Elezioni Usa 2024, il secondo round di Biden contro Trump comincia adesso

Era scontato, ora è anche ufficiale. La corsa alla Casa Bianca sarà un remake del 2020. Biden contro Trump è una storia che si rinnova e continua a spaccare l’elettorato, nonostante i dubbi sull’età dei leader.

Con i risultati delle primarie di martedì 12 marzo Joe Biden e Donald Trump si sono assicurati i delegati necessari per conquistare le nomination dei rispettivi partiti in vista delle elezioni degli Stati Uniti. I due candidati avevano condotto sin qui un percorso elettorale con poche resistenze. Se Biden ha corso praticamente senza avversari, assicurandosi tutte le primarie tenutesi fin qui negli stati americani, Nikki Haley, l’ultima rivale di Trump che era riuscita a batterlo in Vermont, si è ritirata dalle primarie del Partito repubblicano poco dopo l’esito del Super Tuesday. I risultati di martedì hanno aperto la strada alla campagna elettorale generale del 2024 che, con poco meno di otto mesi, sarà una delle più lunghe nella storia recente e sarà la prima rivincita presidenziale del paese in quasi 70 anni.

Biden contro Trump, secondo round

Il passaggio decisivo per entrambi i candidati è avvenuto in Georgia, che ha dato a Biden i 108 delegati necessari a superare i 1.968 che rappresentano la soglia minima per ottenere la nomination democratica. In base al regolamento delle primarie del partito, per vincere la nomination un candidato presidenziale deve ricevere il sostegno della maggioranza dei 3.933 delegati “pledged” al primo scrutinio. Per il Partito repubblicano, Donald Trump si è assicurato la nomination con le vittorie ottenute in Georgia, Mississippi e nello stato di Washington, che gli hanno permesso di superare la soglia dei 1.215 delegati. Si è quindi conquistato nei numeri la candidatura presidenziale per il Good Old Party (Gop). Nelle prossime settimane altri stati americani sono attesi al voto, ma bisognerà aspettare le convention affinché i rispettivi partiti ufficializzino i candidati che si sfideranno per la Casa Bianca. Le convention sono il momento in cui i delegati scelgono il candidato presidente che si presenterà alle elezioni. Quella democratica si terrà a Chicago (Illinois) dal 19 al 22 agosto a, mentre i repubblicani si riuniranno a Milwakee (Wisconsin) dal 15 al 18 luglio.

Dati forniti:
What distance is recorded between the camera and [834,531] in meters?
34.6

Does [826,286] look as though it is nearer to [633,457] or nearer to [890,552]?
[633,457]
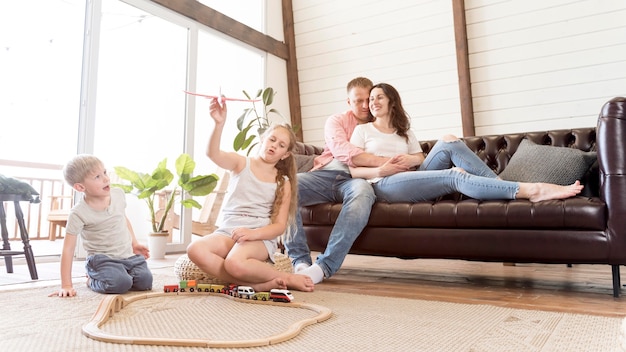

Compito da svolgere: Continua il testo sulle elezioni presidenziali Usa del 2024 dopo la sua ultima frase.

Risposta qui sotto:
Trump resta in corsa grazie alle sentenze della Corte suprema

Se le aspettative dovessero essere confermate ponendo Biden e Trump l’uno contro l’altro, gli Stati Uniti assisterebbero, scheda alla mano, al secondo episodio di uno scontro politico iniziato con la campagna elettorale per le elezioni del 2020. In quell’occasione Trump non ha mantenuto la presidenza finendo sconfitto da Biden, ma l’esito di quel voto è stato indelebilmente macchiato dall’assalto a Capitol Hill del 6 gennaio 2021, solo pochi giorni prima dell’insediamento del nuovo presidente. Gli strascichi di quel momento sono sopravvissuti a 5 anni di presidenza democratica e non sembrano destinati a esaurirsi. La base più trumpiana ha continuato a seguire il suo leader nonostante le numerose incriminazioni, che in alcuni momenti hanno addirittura gonfiato il vento nelle vele dell’ex presidente. Trump ha dominato le primarie in lungo e in largo, dai caucus in Iowa di inizio anno alle primarie di martedì, costringendo prima il governatore della Florida Ron DeSantis e poi l’ex ambasciatrice alle Nazioni Unite Nikki Haley ad abbandonare la corsa.

Assalto Capitol Hill
L’assalto a Capitol Hill dei seguaci di Donald Trump, fedele alla teoria della sostituzione etnica © SAUL LOEB/AFP via Getty Images

Nemmeno i pronunciamenti sulla sua incandidabilità per aver fomentato l’assalto al Campidoglio in violazione del quattordicesimo emendamento della Costituzione americana sembrano aver rallentato le intenzioni del tycoon, che fino ad ora ha potuto contare sulle sentenze della Corte suprema – la più alta corte della magistratura federale degli Stati Uniti d’America che ha ribaltato i verdetti dei giudici statali di Illinois, Maine e Colorado. I giudici della corte vengono nominati direttamente dal presidente sulla base dell’articolo II della Costituzione. Negli ultimi anni le sentenze della corte sono divenute oggetto di aspro dibattito perché ritenute fortemente conservatrici e limitative dei diritti civili. Un caso su tutti è la sentenza del 2022 sul caso Roe vs Wade, che ha di fatto tolto la protezione federale che garantiva il diritto ad abortire. Dei nove componenti attuali tre sono stati nominati da Trump durante la sua presidenza, mentre se si aggiungono i tre risalenti alla presidenza di George W. Bush il totale dei giudici di nomina repubblicana sale a sei.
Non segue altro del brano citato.